Baroness Ashton of Upholland: At each key stage, pupils are taught about life processes and living things, and to use first-hand experience and varying information sources to assist with scientific investigation. The science curriculum emphasises the need to learn about living things in their environment. At both GCSE and A-level, the use of fieldwork in the delivery of the curriculum is encouraged but not compulsory as it is for each school or college to decide how best to teach its students.

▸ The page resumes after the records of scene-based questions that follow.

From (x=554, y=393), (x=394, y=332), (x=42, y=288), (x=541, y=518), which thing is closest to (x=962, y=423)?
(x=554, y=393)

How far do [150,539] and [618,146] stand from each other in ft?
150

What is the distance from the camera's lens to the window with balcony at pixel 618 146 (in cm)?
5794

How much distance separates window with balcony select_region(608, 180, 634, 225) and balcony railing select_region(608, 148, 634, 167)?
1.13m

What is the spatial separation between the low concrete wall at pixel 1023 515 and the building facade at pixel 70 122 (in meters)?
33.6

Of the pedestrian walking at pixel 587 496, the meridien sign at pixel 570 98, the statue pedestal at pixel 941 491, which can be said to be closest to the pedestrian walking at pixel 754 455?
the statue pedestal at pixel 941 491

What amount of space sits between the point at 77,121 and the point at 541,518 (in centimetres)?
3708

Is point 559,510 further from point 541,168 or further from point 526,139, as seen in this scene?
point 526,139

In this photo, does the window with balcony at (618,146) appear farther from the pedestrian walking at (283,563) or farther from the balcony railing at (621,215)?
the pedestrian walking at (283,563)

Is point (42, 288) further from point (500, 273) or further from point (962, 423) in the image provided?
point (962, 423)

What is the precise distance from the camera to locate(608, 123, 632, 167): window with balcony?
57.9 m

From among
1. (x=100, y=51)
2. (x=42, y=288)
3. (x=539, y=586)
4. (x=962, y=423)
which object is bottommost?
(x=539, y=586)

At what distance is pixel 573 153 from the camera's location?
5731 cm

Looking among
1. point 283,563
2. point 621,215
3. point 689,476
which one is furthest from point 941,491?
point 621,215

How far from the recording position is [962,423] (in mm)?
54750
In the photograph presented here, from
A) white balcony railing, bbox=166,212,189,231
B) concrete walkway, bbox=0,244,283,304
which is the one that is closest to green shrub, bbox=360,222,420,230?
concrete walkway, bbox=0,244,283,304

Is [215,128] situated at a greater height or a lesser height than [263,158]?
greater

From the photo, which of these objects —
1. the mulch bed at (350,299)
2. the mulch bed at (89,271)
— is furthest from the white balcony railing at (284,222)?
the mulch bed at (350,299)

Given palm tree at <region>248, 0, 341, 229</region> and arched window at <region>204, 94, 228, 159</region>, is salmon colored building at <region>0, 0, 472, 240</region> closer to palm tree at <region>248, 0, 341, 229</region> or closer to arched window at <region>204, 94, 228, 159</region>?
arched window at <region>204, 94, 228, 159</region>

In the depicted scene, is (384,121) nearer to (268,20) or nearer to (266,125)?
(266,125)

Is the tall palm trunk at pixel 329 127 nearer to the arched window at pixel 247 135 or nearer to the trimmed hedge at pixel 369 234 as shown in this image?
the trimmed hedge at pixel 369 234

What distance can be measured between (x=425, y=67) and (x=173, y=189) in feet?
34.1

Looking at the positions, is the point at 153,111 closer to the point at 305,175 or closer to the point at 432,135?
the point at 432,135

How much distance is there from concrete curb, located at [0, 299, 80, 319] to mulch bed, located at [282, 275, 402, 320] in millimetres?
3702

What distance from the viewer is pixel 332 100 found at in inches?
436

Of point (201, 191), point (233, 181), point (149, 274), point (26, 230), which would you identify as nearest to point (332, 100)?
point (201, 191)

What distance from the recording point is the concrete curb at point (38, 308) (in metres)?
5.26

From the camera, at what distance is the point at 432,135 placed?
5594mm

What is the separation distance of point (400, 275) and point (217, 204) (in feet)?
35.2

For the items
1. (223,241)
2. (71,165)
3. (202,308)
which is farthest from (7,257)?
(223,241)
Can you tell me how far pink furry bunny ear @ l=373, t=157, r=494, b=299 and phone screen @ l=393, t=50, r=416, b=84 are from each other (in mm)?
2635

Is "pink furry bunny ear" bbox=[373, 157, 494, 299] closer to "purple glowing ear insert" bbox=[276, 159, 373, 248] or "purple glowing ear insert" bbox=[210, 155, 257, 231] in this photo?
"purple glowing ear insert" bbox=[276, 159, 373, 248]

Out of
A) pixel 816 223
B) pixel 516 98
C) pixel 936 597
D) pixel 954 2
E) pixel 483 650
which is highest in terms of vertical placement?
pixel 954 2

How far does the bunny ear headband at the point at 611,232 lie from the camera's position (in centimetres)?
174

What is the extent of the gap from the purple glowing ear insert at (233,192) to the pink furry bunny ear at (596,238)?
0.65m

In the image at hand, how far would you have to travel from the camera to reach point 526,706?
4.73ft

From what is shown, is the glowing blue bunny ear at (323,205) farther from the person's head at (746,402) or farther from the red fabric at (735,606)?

A number of letters have been received by Ministers in the department from the members of the executive committee of the Field Studies Council in recent months, particularly following the publication of its joint report with the British Ecological Society Teaching Biology outside the classroom. Is it heading for extinction? The responses point out that at both GCSE and A-level, the use of fieldwork in the delivery of the curriculum is encouraged but not compulsory as it is for each school or college to decide how best to teach its students.

Our major initiative "Growing Schools" is a project to develop and disseminate best practice in the use of the outdoor classroom in a number of curriculum subjects, and in particular biology and geography. I am pleased to say that Tony Thomas, Chief Executive of the Field Studies Council, has therefore kindly agreed to sit on the Advisory Group for "Growing Schools".

Our £51 million partnership with the Wellcome Trust to establish a network of science learning centres will provide continuing professional development for primary science coordinators and secondary science teachers and technicians. We anticipate that, over time, the centres will help teachers to develop their skills in out of classroom teaching.